Night Owl, however, offers no easy, exuberant escapes. The arrangements are dense and clunky, with no open spaces in which soloists can kick up their heels. The gospel influence is gone, replaced by the dour, earthbound strains of country music, and the rhythms tend to trudge -- like life itself, in Rafferty's view.

If Rafferty's insistence that living is hard, grueling work is admirable for its stubborn integrity, it also encourages him to settle for the merely workmanlike in his music. Night Owl is beautifully and immaculately crafted, but it smacks of a certain cowardice -- as if the artist were so wary of being deluded he couldn't trust even the free play of his own melodic imagination. Because Rafferty doesn't dare to hope, he doesn't dare at all, and in playing it suspiciously, Night Owl ultimately pays it safe. Nothing here is as stark as City to City's "Whatever's Written in Your Heart," as frolicsome as "Mattie's Rag," as inspiring as "The Ark" or as ingenious as "Baker Street."

But when Gerry Rafferty pays yet another modest tribute to his wife, when he sings one more song that's infinitely sad and infinitesimally hopeful, his refusal to play the role of the hero becomes a kind of hard-bitten heroism. And the melancholy he'd never dream of inflating into melodrama becomes sweetly, profoundly moving.

- Ken Emerson, Rolling Stone, 8-9-79.

Bonus Review

Here's a musical memory test you should try on someone else's copy of this album -- don't spend money for your own unless you pass the test, which is in two parts. Ready? Here we go. Part one: play the album twice; now see if you can remember any of the melodies on it. If you can't, go on to part two: hum the melody line of Rafferty's previous hit, "Baker Street." No, no -- you're humming the saxophone riff that everybody remembers; that doesn't count, you have to hum the melody.

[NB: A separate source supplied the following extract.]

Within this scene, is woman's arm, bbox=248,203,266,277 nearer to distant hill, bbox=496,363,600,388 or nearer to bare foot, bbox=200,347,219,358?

Did you fail the test? Don't feel bad; I did too. Really, this is a remarkable album. Even a close, determined listening yields nothing for the brain, heart, or feet. All the songs have much the same tempo, the breathy, thin vocals are all delivered at half power, and the instrumental accompaniment tick-tocks along without accomplishing anything. Even the "Baker Street"-style sax riffs don't hook up because there's nothing to hook on to in these songs. There's so much air in the material and performances that you could fly a jumbo jet through them. Amazing.

- Joel Vance, Stereo Review, 10/79.

 Reader's Comments

Roger Bellamy (Jan. 2022)

Most rock reviewers don't 'get' the mood of this album. It's of a man that realises that fame is very transient, there's always the pressure of living up to the standard of your greatest hit, knowing criticism is ever present when you fail.

It's a working class 'who the feck do you think you are', the daily, monotonous grind till you either retire or die. Blues but in a different genre.

Incidentally I lived in part of the studios where Night Owl and City to City were recorded 2013-4 - my wife had bought one of the four town houses shortly after they were converted from studios in 2004.